The Truth About MapReduce Performance on SSDs
- by Karthik Kambatla and Yanpei Chen
- March 12, 2014
- 3 comments
Cost-per-performance, not cost-per-capacity, turns out to be the better metric for evaluating the true value of SSDs.
In the Big Data ecosystem, solid-state drives (SSDs) are increasingly considered a viable, higher-performance alternative to rotational hard-disk drives (HDDs). However, few results from actual testing are available to the public.
Recently, Cloudera engineers did such a study based on a combination of SSDs and HDDs, with the goal of determining to what extent SSDs accelerate different MapReduce workloads, as well as the optimal configurations for getting the best performance on each workload.

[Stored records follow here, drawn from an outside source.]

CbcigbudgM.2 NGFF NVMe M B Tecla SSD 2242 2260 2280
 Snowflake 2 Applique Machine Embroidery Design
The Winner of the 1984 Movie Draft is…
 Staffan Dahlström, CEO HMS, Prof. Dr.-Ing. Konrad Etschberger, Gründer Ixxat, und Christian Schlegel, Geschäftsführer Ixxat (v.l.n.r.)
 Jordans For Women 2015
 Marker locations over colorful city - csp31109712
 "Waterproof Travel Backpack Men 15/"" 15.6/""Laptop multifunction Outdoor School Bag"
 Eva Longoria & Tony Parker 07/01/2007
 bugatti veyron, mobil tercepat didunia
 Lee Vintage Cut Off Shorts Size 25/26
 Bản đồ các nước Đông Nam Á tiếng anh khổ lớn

We considered two scenarios:
- When setting up a new cluster — whether tradeoffs exist between SSDs or HDDs of the same aggregate bandwidth
- When upgrading an HDDs-only cluster — whether adding SSDs or HDDs offers greater benefit
And here is a preview of our findings, to be explained in detail below:
- For a new cluster, SSDs deliver up to 70 percent higher MapReduce performance compared to HDDs of equal aggregate IO bandwidth.
- For an existing HDD cluster, adding SSDs lead to more gains if configured properly.
- On average, SSDs show 2.5x higher cost-per-performance, a gap far narrower than the 50x difference in cost-per-capacity.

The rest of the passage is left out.